Maybe we should. I am a type A, but I prefer Scheme to any other language in existence. I actually came to Scheme via Clojure.


Great. I was wondering if anyone is interested in writing a book or a blog titled something to the effect of "all the brutal concepts in the languages you want to learn or respect." For example, monads in Haskell, macros and continuations in Scheme...Maybe languages like C, Forth, Prolog, Smalltalk etc also have such arcane concepts that "scare" people??


I don't know about scaring people, but many programming languages have concepts that are best demonstrated with small examples that make people say "whoa".

For example, it's amazing that append() in Prolog can be run "backwards" from the concatenated result to yield all the lists that can be concatenated to produce it. Or that the monadic bind operator in Haskell (>>=) can be defined in terms of join and fmap, or that ($) = id.
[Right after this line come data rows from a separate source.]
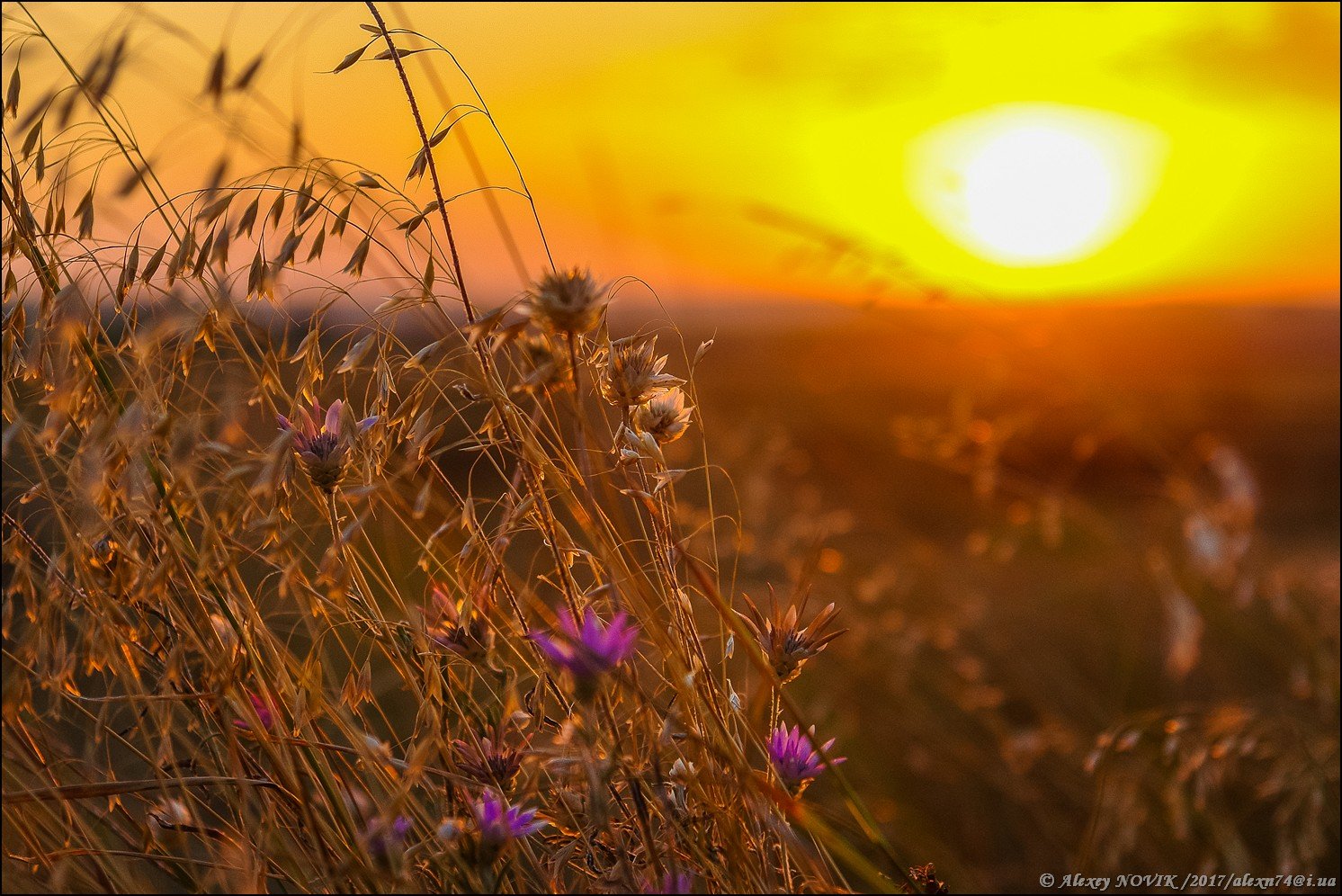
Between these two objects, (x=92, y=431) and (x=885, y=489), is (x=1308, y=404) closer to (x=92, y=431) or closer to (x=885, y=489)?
(x=885, y=489)

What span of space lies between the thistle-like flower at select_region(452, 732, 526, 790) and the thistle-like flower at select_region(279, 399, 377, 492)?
303 mm

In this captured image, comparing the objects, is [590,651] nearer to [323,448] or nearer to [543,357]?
[543,357]

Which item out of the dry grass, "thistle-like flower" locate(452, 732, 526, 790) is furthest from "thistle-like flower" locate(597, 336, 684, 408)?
"thistle-like flower" locate(452, 732, 526, 790)

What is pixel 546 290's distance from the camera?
2.79 feet

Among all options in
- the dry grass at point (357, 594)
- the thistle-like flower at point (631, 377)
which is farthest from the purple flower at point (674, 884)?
the thistle-like flower at point (631, 377)

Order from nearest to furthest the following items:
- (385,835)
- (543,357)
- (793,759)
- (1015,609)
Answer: (385,835) → (543,357) → (793,759) → (1015,609)

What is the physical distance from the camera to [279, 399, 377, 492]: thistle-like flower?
99 centimetres

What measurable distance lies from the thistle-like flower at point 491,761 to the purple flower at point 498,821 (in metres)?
0.02

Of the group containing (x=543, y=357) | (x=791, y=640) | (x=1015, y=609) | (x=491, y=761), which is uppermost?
(x=543, y=357)

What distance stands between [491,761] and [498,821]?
0.11 m

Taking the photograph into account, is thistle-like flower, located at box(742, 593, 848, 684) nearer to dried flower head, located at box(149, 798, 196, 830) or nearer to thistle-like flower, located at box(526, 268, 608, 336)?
thistle-like flower, located at box(526, 268, 608, 336)

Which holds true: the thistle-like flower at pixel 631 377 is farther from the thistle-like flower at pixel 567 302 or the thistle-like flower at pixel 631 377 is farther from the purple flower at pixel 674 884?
the purple flower at pixel 674 884

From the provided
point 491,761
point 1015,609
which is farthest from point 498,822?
point 1015,609

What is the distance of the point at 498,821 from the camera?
2.68 ft
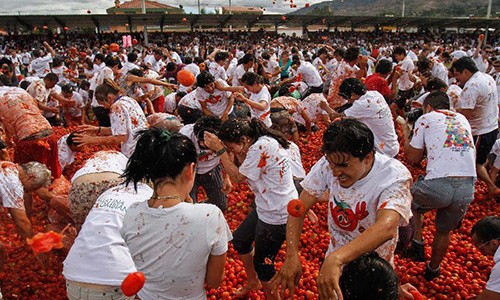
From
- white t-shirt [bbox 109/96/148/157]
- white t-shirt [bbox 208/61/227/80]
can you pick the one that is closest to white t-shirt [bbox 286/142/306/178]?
white t-shirt [bbox 109/96/148/157]

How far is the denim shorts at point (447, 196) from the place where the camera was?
3465 millimetres

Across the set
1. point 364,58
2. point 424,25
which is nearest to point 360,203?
point 364,58

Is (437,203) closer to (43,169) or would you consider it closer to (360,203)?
(360,203)

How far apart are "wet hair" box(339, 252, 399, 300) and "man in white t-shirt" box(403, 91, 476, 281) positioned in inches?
74.3

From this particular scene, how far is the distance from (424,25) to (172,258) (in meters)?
41.0

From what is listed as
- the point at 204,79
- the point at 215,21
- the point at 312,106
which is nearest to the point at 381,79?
the point at 312,106

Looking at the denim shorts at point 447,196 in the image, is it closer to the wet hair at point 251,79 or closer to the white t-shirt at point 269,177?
the white t-shirt at point 269,177

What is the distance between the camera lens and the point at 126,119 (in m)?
4.47

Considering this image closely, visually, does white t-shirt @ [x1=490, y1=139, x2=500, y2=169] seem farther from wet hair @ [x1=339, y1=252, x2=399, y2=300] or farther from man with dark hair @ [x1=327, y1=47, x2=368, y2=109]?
wet hair @ [x1=339, y1=252, x2=399, y2=300]

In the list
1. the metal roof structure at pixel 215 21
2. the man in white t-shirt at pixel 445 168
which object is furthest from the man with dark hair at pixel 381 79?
the metal roof structure at pixel 215 21

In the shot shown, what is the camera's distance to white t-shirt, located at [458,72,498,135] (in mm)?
5133

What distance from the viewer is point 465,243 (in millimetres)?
4555

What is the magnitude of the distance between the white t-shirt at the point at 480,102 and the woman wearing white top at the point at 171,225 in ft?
14.8

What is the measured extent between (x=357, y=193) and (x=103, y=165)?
6.85ft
Programming languages have idiomatic expressions, and learning why they do what they do can produce enlightenment. It's no accident that C supports syntax like 3["hello"]. It looks mysterious, but not when you know that x[y] == *((x)+(y)) by definition. APL was especially rich in idiomatic expressions; I suppose that it's a sign of having easily composed primitives.


    ($) = id !?
< tries it out in Raskell/Ghci >

I see now why it's true, but still... Whoah!! Thanks for that!

I think your suggestion would make a terrific online book.